More than 35 percent of Lebanese are unemployed, while poverty has soared to over 45 percent of the population, according to official estimates.

This crisis has driven hundreds of thousands of Lebanese people to take to the streets since October 17 in protest against the performance of the political elite, whom they accuse of corruption and failure to manage successive crises.

“Our strength remains in our national unity...What happened last night is a warning bell,” Aoun’s office quoted him as saying on Twitter. “We must put our political disputes aside and hurry to work together to revive our country from the depth of the successive crises.”

On another hand, the International Crisis Group reported this morning that Lebanon needs urgent international assistance to break the cycle of the accelerated economic meltdown, to be accompanied by some necessary reforms, which observers think the authorities are still ignoring.

“Lebanon will need emergency external assistance to ward off the worst social consequences of the crisis,” the Brussels-based think tank wrote in a new report.

“The economic crisis is without precedent in the country’s history,” the ICG said.

In March, Lebanon defaulted on its external debt, for the first time in its history. At the end of April, the government approved an economic reform plan, on the basis of which Lebanon requested assistance from the International Monetary Fund. Officials from both sides have held successive meetings since last month.

The government has since adopted an economic recovery plan and entered talks with the International Monetary Fund, seeking to unlock billions of dollar in aid.

“Lebanon needs to urgently push ahead with the negotiations with the IMF, on which support from other sources also depends,” the ICG warned.

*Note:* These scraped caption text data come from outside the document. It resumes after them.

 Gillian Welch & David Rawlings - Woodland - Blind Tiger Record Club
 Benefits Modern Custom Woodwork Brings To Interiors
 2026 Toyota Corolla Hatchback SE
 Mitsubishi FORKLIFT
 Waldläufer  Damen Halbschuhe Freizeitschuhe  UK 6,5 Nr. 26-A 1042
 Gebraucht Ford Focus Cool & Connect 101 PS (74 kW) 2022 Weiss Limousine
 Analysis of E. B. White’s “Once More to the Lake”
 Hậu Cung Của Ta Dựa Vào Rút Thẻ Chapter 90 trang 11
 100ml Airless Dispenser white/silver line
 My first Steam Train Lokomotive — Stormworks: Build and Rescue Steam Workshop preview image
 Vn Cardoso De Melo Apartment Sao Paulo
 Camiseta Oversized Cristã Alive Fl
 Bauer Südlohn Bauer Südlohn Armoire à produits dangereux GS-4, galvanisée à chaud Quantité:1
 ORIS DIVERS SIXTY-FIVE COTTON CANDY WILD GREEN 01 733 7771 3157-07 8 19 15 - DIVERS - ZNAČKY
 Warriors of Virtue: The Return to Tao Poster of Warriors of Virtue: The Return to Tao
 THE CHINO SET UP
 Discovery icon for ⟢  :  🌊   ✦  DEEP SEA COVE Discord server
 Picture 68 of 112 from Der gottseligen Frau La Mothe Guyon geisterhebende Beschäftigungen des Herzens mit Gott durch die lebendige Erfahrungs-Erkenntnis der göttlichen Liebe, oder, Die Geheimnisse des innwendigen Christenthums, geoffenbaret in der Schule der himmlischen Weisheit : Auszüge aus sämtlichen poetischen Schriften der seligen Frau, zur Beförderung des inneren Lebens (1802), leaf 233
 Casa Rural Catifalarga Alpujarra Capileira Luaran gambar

The country is seeking around $9 billion from the IMF, the finance minister has said, on top of another $11 billion in grants and loans pledged by international donors in 2018 but never released due to a lack of reform.

Meanwhile, “external donors may need to step up humanitarian assistance to help those Lebanese hardest hit by the crisis,” the ICG said.

In its report, the research center warned that future governments will have to implement significant reforms “to put the country’s fiscal and economic system back on a sound footing,” it said.

“Such structural change will have to put an end to the political model in which corrupt and self-serving cliques appropriate and redistribute state resources and public goods.”

The think tank said it was “highly questionable” whether the political elite would be able to oversee such a transition, describing it as tantamount to “pulling out the rug from under their own feet”.

“It is very hard to imagine that they will do so unless the Lebanese who have gone into the streets since October 2019 find ways to exert sustained pressure on the country’s political institutions,” it said.